Fatture false e fondi neri, l'accordo criminale tra italiani e cinesi scoperto "per caso"

L'indagine è partita dagli accertamenti su Gaiatto, oggi la guardia di finanza ha arrestato quattro imprenditori della zona di Portogruaro accusati di aver messo in piedi un sofisticato sistema di riciclaggio

Un reticolo di società di comodo permetteva ad alcuni imprenditori italiani di trasferire denaro all'estero, pagando fatture false e ricevendo poi soldi contanti in nero che utilizzavano per altri scopi, come per il pagamento (sempre in nero) dei loro lavoratori. Dopo le indagini della guardia di finanza, coordinate dal procuratore di Pordenone Raffaele Tito e dal sostituto procuratore Monica Carraturo, tre persone sono finite in carcere. Si tratta di S.P., 64enne di Fossalta di Portogruaro, M.B., residente a Bratislava ma domiciliato a San Michele al Tagliamento e M.B. di Portogruaro. Una quarta persona, R.B., 67enne di Cessalto, è ai domiciliari per il reato di riciclaggio, mentre gli altri tre "compari" sono accusati anche di emissione di fatture false.
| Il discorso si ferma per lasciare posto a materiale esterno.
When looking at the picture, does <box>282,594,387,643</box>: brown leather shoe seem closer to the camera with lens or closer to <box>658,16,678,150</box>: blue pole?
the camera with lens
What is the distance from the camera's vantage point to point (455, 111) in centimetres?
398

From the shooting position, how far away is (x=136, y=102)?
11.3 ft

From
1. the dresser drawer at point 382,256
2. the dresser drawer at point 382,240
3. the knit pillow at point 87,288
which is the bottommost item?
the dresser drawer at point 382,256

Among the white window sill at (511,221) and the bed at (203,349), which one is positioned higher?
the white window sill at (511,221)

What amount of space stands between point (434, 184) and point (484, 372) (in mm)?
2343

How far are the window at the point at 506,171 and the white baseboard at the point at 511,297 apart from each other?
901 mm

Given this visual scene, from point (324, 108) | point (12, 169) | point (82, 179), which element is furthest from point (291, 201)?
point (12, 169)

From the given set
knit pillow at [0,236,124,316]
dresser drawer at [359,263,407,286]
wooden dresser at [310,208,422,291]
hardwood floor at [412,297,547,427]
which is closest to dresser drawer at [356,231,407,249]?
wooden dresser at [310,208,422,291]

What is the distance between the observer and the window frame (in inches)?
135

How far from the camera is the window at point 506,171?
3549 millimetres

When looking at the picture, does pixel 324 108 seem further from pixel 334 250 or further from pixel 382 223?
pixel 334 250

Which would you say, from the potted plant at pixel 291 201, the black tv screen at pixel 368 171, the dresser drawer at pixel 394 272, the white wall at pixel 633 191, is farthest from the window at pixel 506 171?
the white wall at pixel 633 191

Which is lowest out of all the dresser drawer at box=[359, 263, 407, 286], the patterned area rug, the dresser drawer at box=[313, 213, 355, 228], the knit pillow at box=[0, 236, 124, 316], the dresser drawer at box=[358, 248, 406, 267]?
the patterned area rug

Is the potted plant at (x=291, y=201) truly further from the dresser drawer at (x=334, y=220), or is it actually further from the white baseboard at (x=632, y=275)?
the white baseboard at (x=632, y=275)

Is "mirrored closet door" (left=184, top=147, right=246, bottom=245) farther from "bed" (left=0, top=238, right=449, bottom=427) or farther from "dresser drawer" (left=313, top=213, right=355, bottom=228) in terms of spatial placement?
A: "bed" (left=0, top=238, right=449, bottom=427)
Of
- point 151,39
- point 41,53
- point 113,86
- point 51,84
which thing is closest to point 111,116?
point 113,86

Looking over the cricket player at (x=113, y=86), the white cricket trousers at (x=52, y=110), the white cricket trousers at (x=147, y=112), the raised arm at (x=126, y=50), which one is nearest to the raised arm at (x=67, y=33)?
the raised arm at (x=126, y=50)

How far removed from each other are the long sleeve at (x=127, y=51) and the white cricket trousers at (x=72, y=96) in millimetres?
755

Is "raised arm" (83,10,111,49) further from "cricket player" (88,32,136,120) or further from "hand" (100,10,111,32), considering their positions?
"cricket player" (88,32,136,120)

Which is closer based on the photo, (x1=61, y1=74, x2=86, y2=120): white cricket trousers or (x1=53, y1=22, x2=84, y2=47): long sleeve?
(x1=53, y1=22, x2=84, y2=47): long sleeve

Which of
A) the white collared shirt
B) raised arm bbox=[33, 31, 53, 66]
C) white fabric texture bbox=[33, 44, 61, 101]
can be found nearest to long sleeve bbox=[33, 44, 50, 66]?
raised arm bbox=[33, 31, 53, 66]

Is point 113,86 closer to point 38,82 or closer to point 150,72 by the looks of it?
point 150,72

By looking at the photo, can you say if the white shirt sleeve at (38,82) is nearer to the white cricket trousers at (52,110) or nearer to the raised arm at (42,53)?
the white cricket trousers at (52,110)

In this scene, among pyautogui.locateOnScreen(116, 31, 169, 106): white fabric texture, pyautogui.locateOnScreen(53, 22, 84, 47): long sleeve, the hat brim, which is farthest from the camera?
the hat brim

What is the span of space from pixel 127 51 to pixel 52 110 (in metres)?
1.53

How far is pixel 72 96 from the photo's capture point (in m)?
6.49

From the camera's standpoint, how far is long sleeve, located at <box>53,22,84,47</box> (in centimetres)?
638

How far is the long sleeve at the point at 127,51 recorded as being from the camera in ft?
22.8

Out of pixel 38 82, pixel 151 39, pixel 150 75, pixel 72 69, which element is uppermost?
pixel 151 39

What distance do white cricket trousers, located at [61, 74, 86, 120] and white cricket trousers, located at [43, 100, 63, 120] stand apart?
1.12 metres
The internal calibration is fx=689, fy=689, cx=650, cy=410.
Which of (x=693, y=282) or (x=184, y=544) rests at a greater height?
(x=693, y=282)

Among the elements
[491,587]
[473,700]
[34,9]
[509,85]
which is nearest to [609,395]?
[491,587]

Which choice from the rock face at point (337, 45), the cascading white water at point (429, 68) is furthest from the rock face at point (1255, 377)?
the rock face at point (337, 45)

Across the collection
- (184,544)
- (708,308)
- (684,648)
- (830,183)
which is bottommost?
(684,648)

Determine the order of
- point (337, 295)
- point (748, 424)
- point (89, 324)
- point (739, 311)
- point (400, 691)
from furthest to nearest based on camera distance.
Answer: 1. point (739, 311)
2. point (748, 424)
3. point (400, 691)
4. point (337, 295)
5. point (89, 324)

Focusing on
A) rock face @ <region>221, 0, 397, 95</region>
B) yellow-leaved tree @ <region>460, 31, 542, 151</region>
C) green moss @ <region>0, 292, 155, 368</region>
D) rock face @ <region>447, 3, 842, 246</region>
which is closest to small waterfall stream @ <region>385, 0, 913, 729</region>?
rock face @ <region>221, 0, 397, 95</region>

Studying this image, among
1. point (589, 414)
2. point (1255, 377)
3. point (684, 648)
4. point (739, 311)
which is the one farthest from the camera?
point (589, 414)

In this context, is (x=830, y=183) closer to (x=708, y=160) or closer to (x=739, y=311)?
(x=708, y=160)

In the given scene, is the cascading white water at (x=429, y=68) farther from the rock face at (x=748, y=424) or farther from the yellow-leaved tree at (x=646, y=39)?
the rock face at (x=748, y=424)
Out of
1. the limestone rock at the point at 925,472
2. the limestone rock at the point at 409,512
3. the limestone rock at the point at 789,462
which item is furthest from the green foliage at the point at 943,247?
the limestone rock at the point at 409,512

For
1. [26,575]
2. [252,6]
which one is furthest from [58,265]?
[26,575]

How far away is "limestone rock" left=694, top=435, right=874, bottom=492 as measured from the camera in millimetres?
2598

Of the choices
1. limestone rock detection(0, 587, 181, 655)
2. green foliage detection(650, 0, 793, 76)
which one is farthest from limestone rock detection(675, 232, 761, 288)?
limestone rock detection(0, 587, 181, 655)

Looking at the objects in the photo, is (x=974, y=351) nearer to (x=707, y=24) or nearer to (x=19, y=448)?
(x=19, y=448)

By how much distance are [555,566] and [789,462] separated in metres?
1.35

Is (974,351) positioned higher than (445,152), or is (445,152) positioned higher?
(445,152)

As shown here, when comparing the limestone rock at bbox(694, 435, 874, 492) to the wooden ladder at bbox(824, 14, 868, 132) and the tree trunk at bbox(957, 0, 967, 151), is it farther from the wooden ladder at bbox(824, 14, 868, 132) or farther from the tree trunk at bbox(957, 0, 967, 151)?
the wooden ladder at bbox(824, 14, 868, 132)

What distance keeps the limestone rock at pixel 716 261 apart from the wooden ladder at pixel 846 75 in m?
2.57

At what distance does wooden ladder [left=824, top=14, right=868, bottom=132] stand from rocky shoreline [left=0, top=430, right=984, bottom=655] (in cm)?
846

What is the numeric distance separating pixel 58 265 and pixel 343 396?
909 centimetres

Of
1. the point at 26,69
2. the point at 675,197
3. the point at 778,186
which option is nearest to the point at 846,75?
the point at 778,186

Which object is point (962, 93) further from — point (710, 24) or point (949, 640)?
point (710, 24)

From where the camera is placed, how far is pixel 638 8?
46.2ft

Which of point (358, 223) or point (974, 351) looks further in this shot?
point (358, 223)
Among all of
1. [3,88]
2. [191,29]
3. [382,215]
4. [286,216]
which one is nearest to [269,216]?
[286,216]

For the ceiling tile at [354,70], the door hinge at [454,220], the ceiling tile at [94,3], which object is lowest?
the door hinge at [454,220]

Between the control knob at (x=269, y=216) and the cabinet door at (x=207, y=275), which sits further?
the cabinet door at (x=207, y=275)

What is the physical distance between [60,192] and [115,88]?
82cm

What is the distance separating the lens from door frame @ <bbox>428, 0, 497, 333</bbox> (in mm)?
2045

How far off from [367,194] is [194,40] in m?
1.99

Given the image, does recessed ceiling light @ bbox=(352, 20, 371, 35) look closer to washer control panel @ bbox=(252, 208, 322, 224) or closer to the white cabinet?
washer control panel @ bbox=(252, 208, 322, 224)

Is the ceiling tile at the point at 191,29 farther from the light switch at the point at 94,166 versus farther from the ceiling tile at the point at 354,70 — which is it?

Le indagini degli inquirenti sono cominciate per una fatalità mentre stavano approfondendo la vicenda di Fabio Gaiatto, il finto broker di Portogruaro condannato nel 2019 a 15 anni di carcere. Il 64enne S.P. era investitore di Gaiatto, il quale gli doveva una somma vicina agli 800mila euro, e allo stesso tempo gestiva il suo giro di frodi fiscali. Quando i militari della Finanza si sono presentati a casa sua S.P. ha cercato, senza riuscirci, di disfarsi di un hard disk e di uno smartphone all'interno dei quali erano contenuti dati e informazioni che hanno permesso agli investigatori di ricostruire questo nuovo giro di affari: un gruppo che riciclava denaro con l'aiuto della criminalità organizzata cinese.

Il modus operandi messo in piedi dal quartetto era sofisticato. I criminali disponevano di società all'estero (intestate a prestanome, le teste di legno da cui prende il nome l'operazione "Wooden Heads"), soprattutto in Bulgaria e Slovacchia, che avevano lo scopo di emettere fatture per operazioni inesistenti nel settore del commercio di rottami di ferro e pallet in legno. La prima fase prevedeva quindi l'emissione delle fatture, cui seguiva il pagamento con bonifico alle società cartiere. Queste, in una seconda fase, inviavano il capitale ai conti correnti di alcuni fiancheggiatori dell'organizzazione presso un istituto di credito con sede a Shangai. 

Il corretto accredito era successivamente comunicato ai referenti in Italia dell'organizzazione, che si recavano in luoghi sicuri per incassare i soldi in contanti da alcuni membri della criminalità cinese trapiantata in provincia di Padova. Alla cifra, naturalmente, veniva trattenuta una percentuale (tra l'1 e il 3%) per il servizio illecito. Il denaro a quel punto veniva distribuito agli imprenditori italiani che avevano ricevuto e pagato le fatture delle società cartiere, anche in questo caso con le trattenute di una percentuale per il pagamento del servizio ricevuto.

Con questo meccanismo, tutti ci guadagnavano: chi gestiva le cartiere aveva una percentuale dei soldi ripuliti come guadagno, chi pagava le fatture aveva la possibilità di portarsi costi fasulli in contabilità e abbattere il reddito, garantendosi un "castelletto" di denaro contante funzionale per altri affari, mentre la criminalità cinese riusciva a ripulire denaro contante, facendolo arrivare alla madre patria senza di fatto movimentarlo. Come spiegato dal comandante della guardia di finanza di Venezia Giovanni Avitabile «questi flussi di denaro si muovono, attuando in parte delle forme di compensazione legale». Per questo motivo l'hard disk e lo smartphone recuperati un po' per caso si sono rivelati fondamentali per ricostruire un giro d'affari superiore ai 60 milioni di euro.